Sigerson’s nod filled the void created by the departure last year of John Barbis, a Levy loyalist who now runs Polygram’s A&M Associated labels. Insiders note the irony that Island could be added to Barbis’ purview.

Another chieftain circling is freshly minted Mercury Records Group chairman Danny Goldberg, who with the stroke of a pen by Polygram chiefs in August added Motown and Polygram Classics and Jazz to his fiefdom, and is considered the corporate golden boy.

Also in line is A&M Records chief Al Cafaro, who sources said is still seething over Goldberg’s rapid ascension and may have been behind rumors he was headed to Disney’s music arm in protest. Neither Goldberg nor Cafaro is on Polygram’s board of directors, as Blackwell had been.

‘Blood in the water’

“There’s blood in the water inside the company, and (Polygram execs) have to make sure what they do next sends the right message to artists and the industry,” noted a rival conglom CEO.

Though industry tongues wagged about the possibilities if Island were to be segued into an existing label group, a statement from Levy said Blackwell’s departure “will not affect the status of Island as a stand-alone unit within the Polygram group of labels.”

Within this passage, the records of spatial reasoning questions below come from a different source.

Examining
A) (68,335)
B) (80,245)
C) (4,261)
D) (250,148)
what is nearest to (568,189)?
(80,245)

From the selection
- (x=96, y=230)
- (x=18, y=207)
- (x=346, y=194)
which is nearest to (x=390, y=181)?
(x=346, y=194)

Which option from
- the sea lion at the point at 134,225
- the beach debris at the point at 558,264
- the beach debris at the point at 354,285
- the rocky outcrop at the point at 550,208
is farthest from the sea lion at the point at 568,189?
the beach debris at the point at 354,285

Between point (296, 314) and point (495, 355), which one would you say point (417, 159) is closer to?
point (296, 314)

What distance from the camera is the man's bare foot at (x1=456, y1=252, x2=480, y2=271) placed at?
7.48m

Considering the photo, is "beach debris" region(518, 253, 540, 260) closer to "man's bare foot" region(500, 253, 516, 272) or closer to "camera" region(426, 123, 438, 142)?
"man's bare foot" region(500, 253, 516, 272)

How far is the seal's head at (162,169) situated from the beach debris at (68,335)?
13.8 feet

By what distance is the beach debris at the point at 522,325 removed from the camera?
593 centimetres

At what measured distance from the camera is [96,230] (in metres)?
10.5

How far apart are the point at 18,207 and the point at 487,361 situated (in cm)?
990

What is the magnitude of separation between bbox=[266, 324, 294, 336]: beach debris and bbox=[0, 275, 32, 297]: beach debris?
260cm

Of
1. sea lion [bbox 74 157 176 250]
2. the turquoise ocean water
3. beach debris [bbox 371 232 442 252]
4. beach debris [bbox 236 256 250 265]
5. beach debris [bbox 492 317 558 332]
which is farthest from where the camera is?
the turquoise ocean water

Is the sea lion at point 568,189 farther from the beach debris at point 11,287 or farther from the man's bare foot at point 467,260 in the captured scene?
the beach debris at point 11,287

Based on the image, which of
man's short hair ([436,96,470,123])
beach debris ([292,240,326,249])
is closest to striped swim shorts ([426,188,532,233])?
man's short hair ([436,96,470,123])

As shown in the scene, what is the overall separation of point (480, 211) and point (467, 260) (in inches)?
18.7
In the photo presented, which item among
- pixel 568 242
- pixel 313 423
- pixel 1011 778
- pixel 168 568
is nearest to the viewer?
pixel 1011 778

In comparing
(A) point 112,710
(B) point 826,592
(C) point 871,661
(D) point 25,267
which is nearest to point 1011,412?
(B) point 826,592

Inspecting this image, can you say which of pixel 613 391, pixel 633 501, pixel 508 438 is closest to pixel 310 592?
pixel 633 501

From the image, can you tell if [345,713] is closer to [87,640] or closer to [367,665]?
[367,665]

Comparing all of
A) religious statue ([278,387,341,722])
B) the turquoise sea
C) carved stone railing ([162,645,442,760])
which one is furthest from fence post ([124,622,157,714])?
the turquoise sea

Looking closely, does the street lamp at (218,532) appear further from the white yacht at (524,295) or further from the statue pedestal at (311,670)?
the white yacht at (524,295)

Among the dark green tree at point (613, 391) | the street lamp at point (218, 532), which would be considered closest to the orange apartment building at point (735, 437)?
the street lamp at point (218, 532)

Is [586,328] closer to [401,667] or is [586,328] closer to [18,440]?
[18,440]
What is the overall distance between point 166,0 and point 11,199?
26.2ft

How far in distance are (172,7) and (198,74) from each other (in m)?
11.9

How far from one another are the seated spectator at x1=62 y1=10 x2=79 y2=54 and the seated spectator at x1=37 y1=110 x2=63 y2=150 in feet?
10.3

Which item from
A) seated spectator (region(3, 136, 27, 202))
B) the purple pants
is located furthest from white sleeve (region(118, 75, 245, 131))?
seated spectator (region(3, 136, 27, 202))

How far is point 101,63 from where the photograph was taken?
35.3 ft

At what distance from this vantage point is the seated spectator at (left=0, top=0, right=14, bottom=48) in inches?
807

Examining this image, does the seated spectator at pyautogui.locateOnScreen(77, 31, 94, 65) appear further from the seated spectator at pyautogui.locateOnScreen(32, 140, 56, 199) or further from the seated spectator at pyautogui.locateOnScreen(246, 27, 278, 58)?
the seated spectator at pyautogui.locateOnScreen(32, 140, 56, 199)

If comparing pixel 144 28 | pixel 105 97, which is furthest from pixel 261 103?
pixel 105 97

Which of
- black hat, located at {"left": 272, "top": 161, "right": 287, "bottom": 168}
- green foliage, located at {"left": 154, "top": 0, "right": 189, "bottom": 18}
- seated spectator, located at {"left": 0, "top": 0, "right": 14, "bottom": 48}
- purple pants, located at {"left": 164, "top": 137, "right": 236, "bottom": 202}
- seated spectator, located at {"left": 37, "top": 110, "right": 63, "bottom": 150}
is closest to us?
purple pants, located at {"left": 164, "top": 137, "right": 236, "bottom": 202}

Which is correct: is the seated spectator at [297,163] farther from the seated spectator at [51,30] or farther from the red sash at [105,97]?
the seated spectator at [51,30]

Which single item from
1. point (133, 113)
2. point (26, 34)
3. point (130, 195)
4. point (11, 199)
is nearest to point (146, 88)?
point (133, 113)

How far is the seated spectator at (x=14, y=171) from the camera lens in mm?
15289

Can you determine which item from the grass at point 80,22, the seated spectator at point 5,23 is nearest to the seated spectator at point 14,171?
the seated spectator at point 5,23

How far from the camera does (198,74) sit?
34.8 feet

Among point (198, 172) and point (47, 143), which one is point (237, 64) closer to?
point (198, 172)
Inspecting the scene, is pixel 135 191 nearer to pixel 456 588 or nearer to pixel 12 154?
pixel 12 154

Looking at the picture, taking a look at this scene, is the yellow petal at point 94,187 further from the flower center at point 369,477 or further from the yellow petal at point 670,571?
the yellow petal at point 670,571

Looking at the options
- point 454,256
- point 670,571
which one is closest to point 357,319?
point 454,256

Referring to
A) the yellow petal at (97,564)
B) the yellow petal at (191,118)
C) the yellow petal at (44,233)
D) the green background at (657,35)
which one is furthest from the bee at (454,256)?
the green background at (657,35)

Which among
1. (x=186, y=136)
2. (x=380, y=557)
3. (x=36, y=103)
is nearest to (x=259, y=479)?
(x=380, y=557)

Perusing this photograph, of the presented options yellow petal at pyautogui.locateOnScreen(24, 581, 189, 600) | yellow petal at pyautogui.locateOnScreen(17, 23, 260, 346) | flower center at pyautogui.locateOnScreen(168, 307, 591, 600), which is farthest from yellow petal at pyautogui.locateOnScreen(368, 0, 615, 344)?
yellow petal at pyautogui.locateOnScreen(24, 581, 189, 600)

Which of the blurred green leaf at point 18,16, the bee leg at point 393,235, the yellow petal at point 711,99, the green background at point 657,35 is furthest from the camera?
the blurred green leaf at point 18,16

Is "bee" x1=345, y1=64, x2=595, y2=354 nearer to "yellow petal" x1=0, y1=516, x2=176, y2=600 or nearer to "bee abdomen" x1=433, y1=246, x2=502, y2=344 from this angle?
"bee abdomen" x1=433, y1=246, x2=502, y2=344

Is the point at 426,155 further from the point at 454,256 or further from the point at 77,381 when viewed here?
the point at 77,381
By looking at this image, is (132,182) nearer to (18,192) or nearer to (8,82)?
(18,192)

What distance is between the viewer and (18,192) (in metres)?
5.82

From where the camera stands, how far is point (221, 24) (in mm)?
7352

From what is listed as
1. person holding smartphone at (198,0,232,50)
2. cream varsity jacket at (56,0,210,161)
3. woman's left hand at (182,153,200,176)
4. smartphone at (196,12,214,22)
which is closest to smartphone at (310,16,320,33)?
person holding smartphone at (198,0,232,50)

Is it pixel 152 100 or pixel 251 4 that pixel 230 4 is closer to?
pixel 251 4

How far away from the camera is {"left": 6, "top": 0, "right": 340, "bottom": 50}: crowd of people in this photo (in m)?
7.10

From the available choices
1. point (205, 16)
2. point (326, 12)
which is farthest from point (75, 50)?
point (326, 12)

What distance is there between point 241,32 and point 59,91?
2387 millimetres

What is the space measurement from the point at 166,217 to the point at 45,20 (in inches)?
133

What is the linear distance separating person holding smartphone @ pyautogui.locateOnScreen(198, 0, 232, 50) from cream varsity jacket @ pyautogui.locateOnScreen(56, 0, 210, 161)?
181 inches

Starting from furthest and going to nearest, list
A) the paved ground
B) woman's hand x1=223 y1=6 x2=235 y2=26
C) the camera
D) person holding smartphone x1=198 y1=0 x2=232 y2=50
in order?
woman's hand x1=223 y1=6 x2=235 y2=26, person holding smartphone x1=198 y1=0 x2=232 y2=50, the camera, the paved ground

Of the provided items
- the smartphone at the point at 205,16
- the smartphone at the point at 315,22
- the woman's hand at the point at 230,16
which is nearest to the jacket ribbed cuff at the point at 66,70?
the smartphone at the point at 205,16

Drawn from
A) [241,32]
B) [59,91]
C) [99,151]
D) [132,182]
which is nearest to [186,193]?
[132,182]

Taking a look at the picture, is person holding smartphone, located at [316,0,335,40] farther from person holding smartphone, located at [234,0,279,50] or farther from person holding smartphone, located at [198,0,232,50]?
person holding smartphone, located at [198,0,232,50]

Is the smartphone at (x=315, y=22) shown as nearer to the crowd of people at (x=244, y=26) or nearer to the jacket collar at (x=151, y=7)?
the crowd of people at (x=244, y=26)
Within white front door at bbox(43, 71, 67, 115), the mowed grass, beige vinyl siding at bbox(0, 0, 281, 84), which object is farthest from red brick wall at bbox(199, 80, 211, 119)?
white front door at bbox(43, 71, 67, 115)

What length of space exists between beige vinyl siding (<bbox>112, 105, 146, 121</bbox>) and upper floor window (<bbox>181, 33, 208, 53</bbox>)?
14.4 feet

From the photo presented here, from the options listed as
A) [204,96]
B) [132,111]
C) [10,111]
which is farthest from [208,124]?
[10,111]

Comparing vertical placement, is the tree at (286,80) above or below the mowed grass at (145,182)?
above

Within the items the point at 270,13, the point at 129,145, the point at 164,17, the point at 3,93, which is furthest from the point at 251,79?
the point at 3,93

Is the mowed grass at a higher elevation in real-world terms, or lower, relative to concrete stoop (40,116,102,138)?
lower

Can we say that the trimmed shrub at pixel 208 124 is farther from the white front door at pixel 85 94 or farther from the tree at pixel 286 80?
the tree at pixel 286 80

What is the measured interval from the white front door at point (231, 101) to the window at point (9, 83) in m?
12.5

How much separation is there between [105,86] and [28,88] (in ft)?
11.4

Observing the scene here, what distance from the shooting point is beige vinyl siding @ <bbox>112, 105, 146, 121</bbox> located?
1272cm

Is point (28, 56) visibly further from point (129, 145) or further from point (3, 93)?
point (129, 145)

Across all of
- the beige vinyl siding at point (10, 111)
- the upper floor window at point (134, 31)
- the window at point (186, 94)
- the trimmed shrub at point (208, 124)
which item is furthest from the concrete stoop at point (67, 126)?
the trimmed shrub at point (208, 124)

Blackwell’s decision to exit the conglom began this summer. The first indication that the sparring between Levy and Blackwell wasn’t business as usual came during a public salvo fired by Blackwell when he resigned as CEO of Island Pictures in August (Daily Variety, Aug. 28).

Blackwell ankled when Polygram Filmed Entertainment execs moved to insert its own editor on the Robert Altman film “The Gingerbread Man” after expressing dissatisfaction over the version delivered by the director.

In the following months, Blackwell engaged in a series of high-profile mudslinging aimed at Polygram in general, and Levy specifically, over being hamstrung when it came to running the music and film companies comprising the Island Entertainment Group.

Label under scrutiny

Island has been under the industry microscope, with wags attacking the slow sales of U2’s latest album “Pop Mart,” which is no longer in the Top 200 album sales chart. Save for Dru Hill (which is trying to exit the label) and a lackluster disc by Island-distributed Salt ‘N Pepa, the label’s industry presence has been largely uneventful during the year.

“(Polygram) announced today the termination of the agreement under which Mr. Blackwell’s services were provided to the music and film operations of Polygram’s Island Entertainment Group,” said a seven-line statement issued Thursday morning by Polygram. “Mr. Blackwell will also be leaving the board of management of Polygram.”

Polygram paid nearly $300 million for Island Records in 1989.